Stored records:
=-=-=-=-=

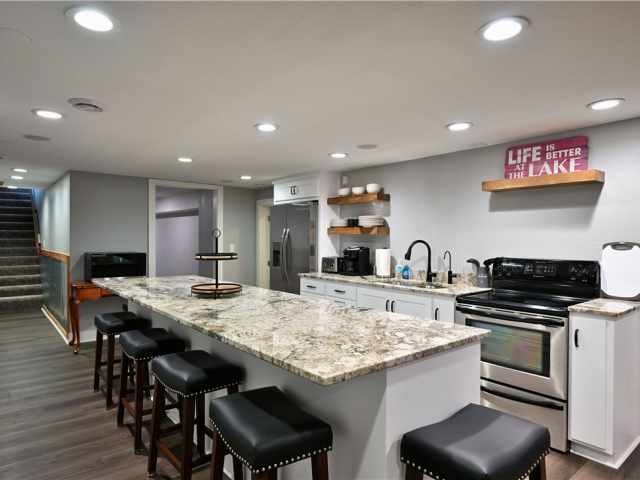 Sarona Residential Real Estate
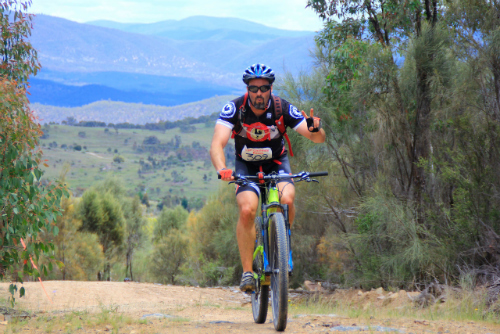 Sri Chinmoy Triple-Triathlon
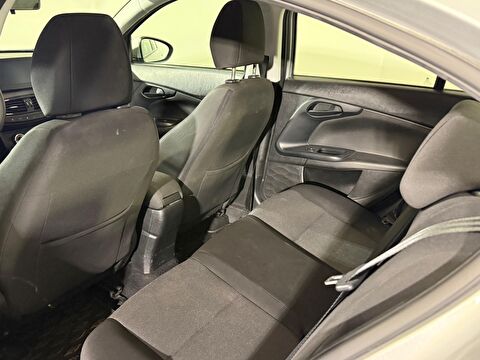 fiat, egea, sedan 1.3 multijet easy plus, manuel, dizel 2.el otomobil | renew 30
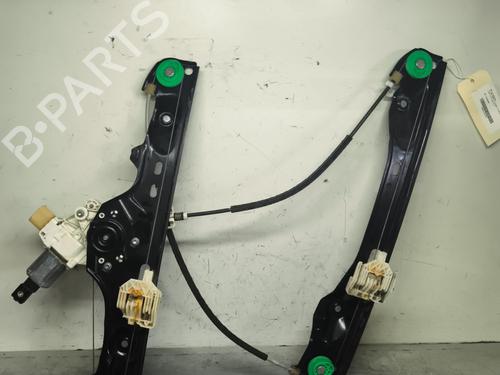 Used Front left window mechanism Front left window mechanism BMW X1 (E84) xDrive 20 d (184 hp) 32997022 32997022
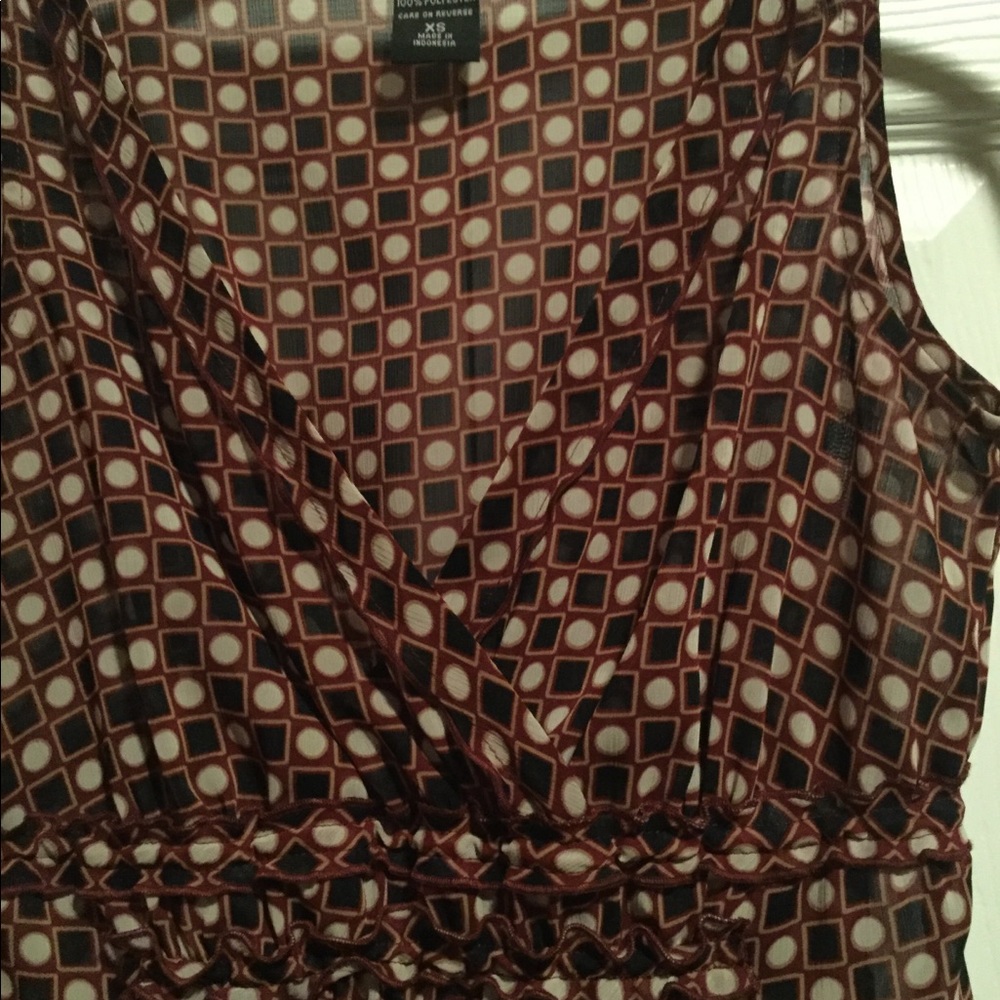 NY & Company Top - Picture 2 of 2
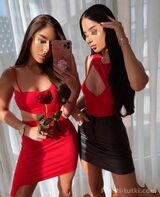 Миниатюра Индивидуалка Сестрички  Центральный Фотография 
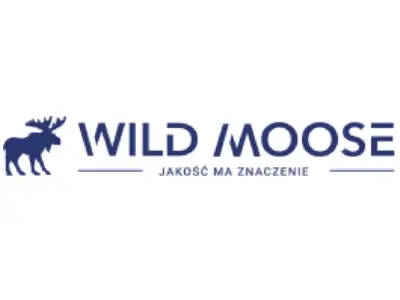 Ranking agencji SEO w Polse _ Logo firmy Wild Moose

=-=-=-=-=

● Instruction:
Reproduce the text of every stored item above word for word. Leave out the pictures.

● Answer to the exercise:
 Sarona Residential Real Estate
 Sri Chinmoy Triple-Triathlon
 fiat, egea, sedan 1.3 multijet easy plus, manuel, dizel 2.el otomobil | renew 30
 Used Front left window mechanism Front left window mechanism BMW X1 (E84) xDrive 20 d (184 hp) 32997022 32997022
 NY & Company Top - Picture 2 of 2
 Миниатюра Индивидуалка Сестрички  Центральный Фотография 
 Ranking agencji SEO w Polse _ Logo firmy Wild Moose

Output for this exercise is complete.